2. As for the matter of Chinese nationals coming to Taiwan, priority should be given to liberalizing restrictions regarding persons engaging in legitimate business activities. Moreover, restrictions on local businesses inviting Chinese businesspeople to Taiwan should be loosened, and security measures associated with visits to Taiwan by Chinese businesspeople should be improved. In addition, to boost the volume of foreign visitors, Taiwan can be opened to Chinese tourists, predicated on the firm assertion of Taiwan’s identity as a sovereign nation and the implementation of related measures required to safeguard its national security.

3. Regarding China-bound investment—predicated on the continued implementation of government policies concerning risk management with the aim of ensuring that such investment is in line with Taiwan’s overall interests—when reviewing applications for approval of major investments in China, government authorities must give full consideration to several factors. These include the level of the applicant’s parallel investments in Taiwan, global deployment strategies, technology transfers, impact on local employees, financial plans, benefits to be gained by the investing parent company, and assessments of the impact the proposed investments would have on related businesses and Taiwan’s economy as a whole. Government approval must be followed up with monitoring and evaluation.

Proposals for China-bound investments involving technology transfers may be eligible for approval under the condition that such transfers do not jeopardize Taiwan’s technological edge, do not involve Taiwan’s core technologies, have already been developed by China, and are no longer banned internationally. Nonetheless, consideration must still be given to such factors as the effect that approval of investment applications may have on Taiwan’s business environment as a whole as well as on local employment.

4. Financial-sector interaction between Taiwan and China should be facilitated progressively, on the condition that the required financial supervisory mechanisms and firewalls have first been put in place, and that Taiwan’s national sovereignty and security are not jeopardized. Engaging in negotiations on an equal footing, the governments of the two sides should sign agreements to set up a cross-strait financial supervisory system.

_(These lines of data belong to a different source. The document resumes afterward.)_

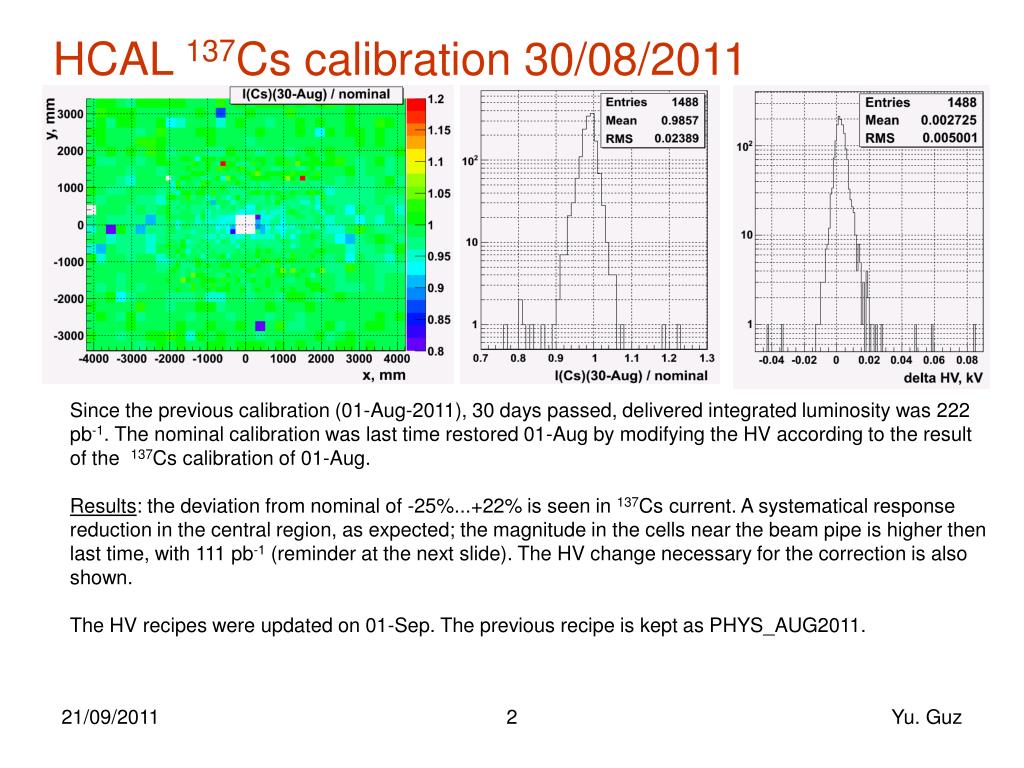 HCAL $^{137}$Cs calibration 30/08/2011

I(Cs)(30-Aug) / nominal

y, mm
3000
2000
1000
0
-1000
-2000
-3000
-4000 -3000 -2000 -1000 0 1000 2000 3000 4000
x, mm

1.2
1.15
1.1
1.05
1
0.95
0.9
0.85
0.8

| Entries | 1488 |
|---|---|
| Mean | 0.9857 |
| RMS | 0.02389 |

$10^2$
10
1
0.7 0.8 0.9 1 1.1 1.2 1.3
I(Cs)(30-Aug) / nominal

| Entries | 1488 |
|---|---|
| Mean | 0.002725 |
| RMS | 0.005001 |

$10^2$
10
1
-0.04 -0.02 0 0.02 0.04 0.06 0.08
delta HV, kV

Since the previous calibration (01-Aug-2011), 30 days passed, delivered integrated luminosity was 222 pb$^{-1}$. The nominal calibration was last time restored 01-Aug by modifying the HV according to the result of the $^{137}$Cs calibration of 01-Aug.

Results: the deviation from nominal of -25%...+22% is seen in $^{137}$Cs current. A systematical response reduction in the central region, as expected; the magnitude in the cells near the beam pipe is higher then last time, with 111 pb$^{-1}$ (reminder at the next slide). The HV change necessary for the correction is also shown.

The HV recipes were updated on 01-Sep. The previous recipe is kept as PHYS_AUG2011.

21/09/2011
2
Yu. Guz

5. Regular direct cross-strait flights should be initiated when conditions are appropriate in tandem with comprehensive planning and coordinating measures. Agreements concerning such flights must be predicated on maintaining Taiwan’s sovereignty, safeguarding its national security, and serving the nation’s greatest interests. After the signing of agreements reached through government-to-government negotiations on an equal footing, implementing direct cross-strait flights should be carried out in gradual stages so as to ensure orderly, steady progress.